Use of the PWD and His or Her Animal for Inspiration Discrimination/Personal Gain. First, let me go on record as saying: I have absolutely no problems with a PWD and an animal developing a close relationship. I have no problem with the acknowledgment that the person and his or her animal are friends or in tune with each other–that’s what a good relationship is. I also have zip problems with an animal helping a person to overcome great obstacles, or with others acknowledging that. For example, if a veteran who has PTSD hasn’t spoken in six months, and then begins to interact with people again because his or her dog or cat helped out? Great! If, as I once saw on Dogs 101, an Afghan hound helps a seriously ill young girl get well, simply by lying at her side and performing comforting gestures? Fine again.
But what I do have a problem with, is people who take these stories and take the, well, human interest out of it. That is, taking away the resilience, the indomitable nature, the chutzpah, of the human and animal spirit, and reducing that relationship to a cutesy, sugar-sweet “boy/girl and their dog” story. One recent offender, you may have seen in the local news.
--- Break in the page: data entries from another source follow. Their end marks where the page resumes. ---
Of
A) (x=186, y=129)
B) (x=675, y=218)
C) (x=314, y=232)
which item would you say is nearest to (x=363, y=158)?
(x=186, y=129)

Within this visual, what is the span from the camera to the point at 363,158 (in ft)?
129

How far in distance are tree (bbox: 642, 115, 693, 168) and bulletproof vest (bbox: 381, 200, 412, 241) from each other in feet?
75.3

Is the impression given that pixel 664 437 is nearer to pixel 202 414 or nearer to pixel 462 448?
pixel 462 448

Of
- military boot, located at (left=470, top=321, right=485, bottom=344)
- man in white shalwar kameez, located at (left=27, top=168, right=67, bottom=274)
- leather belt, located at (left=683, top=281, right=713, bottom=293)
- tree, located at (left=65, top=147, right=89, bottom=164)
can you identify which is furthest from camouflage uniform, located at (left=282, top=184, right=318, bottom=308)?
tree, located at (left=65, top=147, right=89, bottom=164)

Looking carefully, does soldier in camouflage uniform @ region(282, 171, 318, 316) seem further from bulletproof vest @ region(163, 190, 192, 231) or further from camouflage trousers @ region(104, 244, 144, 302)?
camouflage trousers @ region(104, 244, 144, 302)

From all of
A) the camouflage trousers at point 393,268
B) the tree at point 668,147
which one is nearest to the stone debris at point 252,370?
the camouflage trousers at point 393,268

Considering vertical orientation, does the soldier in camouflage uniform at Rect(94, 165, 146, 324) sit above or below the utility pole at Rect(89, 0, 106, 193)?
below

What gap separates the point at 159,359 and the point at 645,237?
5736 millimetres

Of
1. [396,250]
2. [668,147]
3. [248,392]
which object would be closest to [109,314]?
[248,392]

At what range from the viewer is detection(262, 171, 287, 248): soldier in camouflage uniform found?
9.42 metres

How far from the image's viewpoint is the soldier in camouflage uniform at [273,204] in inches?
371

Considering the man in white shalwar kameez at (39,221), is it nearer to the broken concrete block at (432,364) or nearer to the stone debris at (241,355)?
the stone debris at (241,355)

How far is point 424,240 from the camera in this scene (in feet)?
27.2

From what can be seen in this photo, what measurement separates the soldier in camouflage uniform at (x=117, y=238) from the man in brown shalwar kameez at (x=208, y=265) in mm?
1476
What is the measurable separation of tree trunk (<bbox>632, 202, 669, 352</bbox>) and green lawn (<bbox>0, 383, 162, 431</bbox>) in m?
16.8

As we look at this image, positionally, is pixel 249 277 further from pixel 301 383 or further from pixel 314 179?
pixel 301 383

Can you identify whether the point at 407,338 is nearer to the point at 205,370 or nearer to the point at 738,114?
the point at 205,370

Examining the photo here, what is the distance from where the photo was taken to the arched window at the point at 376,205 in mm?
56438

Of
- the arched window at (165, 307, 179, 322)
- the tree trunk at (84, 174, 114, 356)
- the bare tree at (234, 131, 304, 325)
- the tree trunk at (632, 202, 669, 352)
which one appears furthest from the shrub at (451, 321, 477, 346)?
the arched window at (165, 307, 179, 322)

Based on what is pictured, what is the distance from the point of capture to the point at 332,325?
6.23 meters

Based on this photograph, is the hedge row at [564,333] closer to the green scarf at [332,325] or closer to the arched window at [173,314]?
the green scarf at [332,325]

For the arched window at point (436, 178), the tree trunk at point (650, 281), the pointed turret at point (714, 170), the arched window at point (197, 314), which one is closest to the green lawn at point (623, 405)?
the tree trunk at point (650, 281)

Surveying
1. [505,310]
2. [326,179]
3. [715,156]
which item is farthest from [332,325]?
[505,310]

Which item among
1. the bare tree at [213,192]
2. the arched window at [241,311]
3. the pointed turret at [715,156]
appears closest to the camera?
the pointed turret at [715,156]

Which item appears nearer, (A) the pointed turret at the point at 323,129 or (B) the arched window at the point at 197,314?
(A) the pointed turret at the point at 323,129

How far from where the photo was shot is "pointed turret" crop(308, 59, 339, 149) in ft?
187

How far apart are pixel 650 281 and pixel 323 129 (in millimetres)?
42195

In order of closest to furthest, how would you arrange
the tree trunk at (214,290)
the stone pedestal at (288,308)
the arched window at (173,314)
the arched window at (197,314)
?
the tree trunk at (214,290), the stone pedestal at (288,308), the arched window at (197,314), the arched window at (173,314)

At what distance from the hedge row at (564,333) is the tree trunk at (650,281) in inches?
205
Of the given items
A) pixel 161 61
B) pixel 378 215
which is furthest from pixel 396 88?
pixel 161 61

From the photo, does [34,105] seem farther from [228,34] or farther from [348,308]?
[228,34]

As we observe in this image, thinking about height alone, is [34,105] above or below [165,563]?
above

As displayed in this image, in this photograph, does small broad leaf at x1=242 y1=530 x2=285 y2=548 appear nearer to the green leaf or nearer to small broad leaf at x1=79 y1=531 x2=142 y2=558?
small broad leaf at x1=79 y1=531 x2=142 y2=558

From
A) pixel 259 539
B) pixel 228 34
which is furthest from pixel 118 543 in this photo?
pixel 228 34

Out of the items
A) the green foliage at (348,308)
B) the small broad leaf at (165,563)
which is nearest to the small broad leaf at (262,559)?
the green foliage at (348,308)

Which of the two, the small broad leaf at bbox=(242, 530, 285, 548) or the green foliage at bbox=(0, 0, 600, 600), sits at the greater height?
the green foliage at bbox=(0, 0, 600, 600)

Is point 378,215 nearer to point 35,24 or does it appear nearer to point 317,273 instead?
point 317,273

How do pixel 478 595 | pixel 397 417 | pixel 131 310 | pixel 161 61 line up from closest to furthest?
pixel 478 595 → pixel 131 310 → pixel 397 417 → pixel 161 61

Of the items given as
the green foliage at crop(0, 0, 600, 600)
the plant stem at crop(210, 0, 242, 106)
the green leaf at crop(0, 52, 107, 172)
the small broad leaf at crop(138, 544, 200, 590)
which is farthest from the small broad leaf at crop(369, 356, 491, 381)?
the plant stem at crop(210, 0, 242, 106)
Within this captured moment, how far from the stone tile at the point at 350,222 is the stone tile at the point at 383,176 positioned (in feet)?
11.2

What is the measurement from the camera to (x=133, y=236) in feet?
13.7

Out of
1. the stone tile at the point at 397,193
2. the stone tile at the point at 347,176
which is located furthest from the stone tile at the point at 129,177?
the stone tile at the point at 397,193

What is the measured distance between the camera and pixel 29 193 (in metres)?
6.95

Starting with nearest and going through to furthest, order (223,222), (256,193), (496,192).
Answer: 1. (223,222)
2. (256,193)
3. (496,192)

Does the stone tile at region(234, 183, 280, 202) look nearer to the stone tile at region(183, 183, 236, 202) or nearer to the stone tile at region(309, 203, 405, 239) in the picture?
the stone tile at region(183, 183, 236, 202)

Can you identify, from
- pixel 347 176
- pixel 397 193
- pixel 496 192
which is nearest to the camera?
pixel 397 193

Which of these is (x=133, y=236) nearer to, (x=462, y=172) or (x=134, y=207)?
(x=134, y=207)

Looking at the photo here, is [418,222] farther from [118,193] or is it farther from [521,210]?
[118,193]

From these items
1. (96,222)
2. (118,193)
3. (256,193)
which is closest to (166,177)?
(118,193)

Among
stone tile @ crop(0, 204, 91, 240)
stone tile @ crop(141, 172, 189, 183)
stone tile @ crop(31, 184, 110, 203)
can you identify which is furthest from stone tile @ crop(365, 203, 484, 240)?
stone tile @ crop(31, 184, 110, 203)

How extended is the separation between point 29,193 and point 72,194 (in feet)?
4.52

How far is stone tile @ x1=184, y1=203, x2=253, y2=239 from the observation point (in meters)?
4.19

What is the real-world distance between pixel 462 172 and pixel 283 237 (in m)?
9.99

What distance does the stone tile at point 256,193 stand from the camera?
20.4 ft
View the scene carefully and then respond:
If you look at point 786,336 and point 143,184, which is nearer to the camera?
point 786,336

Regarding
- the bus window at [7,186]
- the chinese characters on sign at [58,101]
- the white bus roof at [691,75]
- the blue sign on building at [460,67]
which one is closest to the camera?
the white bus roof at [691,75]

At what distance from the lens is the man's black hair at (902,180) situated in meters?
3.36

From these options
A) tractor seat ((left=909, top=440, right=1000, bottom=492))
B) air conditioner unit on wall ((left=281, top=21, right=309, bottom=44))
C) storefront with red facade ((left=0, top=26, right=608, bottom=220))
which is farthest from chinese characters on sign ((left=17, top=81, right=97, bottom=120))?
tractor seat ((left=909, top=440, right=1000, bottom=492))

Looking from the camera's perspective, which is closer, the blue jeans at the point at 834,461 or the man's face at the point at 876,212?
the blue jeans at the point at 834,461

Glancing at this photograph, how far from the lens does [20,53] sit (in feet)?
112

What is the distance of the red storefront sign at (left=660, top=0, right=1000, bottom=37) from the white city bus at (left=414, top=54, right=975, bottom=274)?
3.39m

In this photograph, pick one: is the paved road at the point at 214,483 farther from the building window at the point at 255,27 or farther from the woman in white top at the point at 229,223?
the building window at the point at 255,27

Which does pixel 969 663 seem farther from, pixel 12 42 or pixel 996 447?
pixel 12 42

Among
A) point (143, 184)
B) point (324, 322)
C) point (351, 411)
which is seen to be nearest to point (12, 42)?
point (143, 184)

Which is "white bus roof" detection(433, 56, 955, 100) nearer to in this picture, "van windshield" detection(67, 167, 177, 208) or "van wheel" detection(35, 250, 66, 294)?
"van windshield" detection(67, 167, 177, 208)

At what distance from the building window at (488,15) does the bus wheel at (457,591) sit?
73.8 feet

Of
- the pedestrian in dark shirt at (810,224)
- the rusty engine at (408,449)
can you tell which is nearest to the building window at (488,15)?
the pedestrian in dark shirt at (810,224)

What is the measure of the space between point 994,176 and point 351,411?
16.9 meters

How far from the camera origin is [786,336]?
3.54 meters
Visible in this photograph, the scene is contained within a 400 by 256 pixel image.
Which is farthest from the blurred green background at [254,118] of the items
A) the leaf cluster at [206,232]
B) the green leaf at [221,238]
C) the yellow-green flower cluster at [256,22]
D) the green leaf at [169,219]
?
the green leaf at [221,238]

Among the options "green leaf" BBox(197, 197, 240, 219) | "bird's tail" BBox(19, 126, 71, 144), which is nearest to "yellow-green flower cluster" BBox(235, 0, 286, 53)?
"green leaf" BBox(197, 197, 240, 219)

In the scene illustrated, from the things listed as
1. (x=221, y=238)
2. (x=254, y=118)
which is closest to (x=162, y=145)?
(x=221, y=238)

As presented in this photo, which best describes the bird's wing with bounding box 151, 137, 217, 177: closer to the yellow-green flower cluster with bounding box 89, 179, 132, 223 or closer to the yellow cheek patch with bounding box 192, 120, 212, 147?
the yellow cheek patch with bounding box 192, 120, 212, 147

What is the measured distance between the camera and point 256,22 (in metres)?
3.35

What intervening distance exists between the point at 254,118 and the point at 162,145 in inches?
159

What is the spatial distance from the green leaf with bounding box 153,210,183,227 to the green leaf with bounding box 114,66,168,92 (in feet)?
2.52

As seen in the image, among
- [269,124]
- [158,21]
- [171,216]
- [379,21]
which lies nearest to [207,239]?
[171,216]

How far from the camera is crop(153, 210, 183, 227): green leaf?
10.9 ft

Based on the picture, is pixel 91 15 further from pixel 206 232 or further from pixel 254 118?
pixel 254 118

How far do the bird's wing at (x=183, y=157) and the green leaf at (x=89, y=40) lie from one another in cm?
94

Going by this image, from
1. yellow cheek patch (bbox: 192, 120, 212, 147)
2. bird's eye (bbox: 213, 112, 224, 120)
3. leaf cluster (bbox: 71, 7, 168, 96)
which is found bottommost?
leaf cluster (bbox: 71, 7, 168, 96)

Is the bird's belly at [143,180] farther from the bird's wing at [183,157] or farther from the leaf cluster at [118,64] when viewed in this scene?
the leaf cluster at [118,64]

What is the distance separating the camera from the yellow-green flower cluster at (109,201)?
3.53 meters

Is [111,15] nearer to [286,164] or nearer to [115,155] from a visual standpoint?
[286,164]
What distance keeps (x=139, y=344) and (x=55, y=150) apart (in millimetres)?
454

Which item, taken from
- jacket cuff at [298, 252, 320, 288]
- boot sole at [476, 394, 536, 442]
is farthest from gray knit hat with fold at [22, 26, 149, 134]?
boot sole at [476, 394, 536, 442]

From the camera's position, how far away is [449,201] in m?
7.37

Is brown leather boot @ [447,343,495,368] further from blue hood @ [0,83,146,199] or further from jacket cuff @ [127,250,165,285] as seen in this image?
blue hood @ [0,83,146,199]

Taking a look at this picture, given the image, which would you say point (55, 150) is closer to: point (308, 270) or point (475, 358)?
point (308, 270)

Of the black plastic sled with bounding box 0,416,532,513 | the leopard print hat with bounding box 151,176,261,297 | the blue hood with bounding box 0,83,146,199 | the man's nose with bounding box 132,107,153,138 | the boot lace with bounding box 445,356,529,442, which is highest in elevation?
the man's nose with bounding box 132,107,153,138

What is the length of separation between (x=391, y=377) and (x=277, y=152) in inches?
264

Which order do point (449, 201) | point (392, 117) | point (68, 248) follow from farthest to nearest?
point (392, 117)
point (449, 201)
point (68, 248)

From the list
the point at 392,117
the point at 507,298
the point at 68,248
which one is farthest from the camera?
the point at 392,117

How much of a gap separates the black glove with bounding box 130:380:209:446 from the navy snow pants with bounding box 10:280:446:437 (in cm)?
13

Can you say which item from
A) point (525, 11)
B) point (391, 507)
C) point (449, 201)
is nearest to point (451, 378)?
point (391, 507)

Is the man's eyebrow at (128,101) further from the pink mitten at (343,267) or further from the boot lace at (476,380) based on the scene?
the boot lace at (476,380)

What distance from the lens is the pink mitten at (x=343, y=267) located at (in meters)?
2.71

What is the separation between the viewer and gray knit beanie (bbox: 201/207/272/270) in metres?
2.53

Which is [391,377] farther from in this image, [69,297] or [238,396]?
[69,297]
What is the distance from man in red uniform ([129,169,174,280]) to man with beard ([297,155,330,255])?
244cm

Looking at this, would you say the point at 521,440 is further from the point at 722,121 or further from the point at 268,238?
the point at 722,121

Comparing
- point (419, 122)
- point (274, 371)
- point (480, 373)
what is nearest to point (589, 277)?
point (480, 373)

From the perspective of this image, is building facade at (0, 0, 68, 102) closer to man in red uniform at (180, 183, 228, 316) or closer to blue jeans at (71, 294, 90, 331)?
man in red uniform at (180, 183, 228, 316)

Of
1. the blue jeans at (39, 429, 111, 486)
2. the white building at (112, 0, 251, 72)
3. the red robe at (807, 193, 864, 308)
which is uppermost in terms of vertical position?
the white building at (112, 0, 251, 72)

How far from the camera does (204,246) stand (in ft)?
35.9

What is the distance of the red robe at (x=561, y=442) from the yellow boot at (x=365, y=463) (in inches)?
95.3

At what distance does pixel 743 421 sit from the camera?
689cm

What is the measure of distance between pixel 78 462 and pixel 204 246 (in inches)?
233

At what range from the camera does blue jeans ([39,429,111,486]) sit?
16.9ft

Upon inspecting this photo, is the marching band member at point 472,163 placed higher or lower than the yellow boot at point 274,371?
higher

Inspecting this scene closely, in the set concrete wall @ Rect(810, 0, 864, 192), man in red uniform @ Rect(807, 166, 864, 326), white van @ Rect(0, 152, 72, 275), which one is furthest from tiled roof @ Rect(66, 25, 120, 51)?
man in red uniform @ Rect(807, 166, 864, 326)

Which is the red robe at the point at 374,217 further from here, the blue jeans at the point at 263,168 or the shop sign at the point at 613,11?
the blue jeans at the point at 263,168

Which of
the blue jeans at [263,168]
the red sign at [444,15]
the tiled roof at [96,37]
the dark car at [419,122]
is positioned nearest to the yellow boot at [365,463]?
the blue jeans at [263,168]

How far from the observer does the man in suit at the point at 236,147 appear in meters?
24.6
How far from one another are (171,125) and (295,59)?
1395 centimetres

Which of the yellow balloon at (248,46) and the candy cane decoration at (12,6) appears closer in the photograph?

A seven-year-old boy named Owen and his Anatolian shepherd Haatchi are now the stars of a short documentary titled, I am not kidding you, A Boy and His Dog. The focus of the documentary is that Owen, who has a rare genetic disorder that keeps his muscles “in a state of painful tension,” was scared of strangers and afraid to do almost anything until Haatchi came along. Haatchi, who also has physical disabilities, is referred to as “crippled.” I’m sorry–I don’t care if he’s a dog. That term is offensive.
Now, again, am I bashing Owen and Haatchi’s relationship? No stinking way. These two are a great pair. But the media pared that story down so that you didn’t see Owen as a strong, capable person, with or without Haatchi. You didn’t see Owen as much of a person, and you didn’t see Haatchi as much of a dog. The story was pared down to the “awww” factor. So, be aware that service animals can be used as a way to subtly, “kindly” discriminate–and then don’t be the one perpetrating the misdeed.
Despite concerns like these, however, pets can and do provide companionship, responsibility, fun, and love to PWDs just like they do for those without disabilities. A disability is no excuse to deprive an individual of this type of experience (see the December 2012 archives, the post entitled “Give Me a Break,” for more on this). So, as a new cat-lover and a proponent of the relationships between animals and PWDs, I’ll close with this question:
Have you hugged your furry friend today? (P.S.–Feathered and finned friends can be harder to hug, but you can find your own methods of appreciation. Perhaps singing along with their chirping, or a new little castle for the tank)?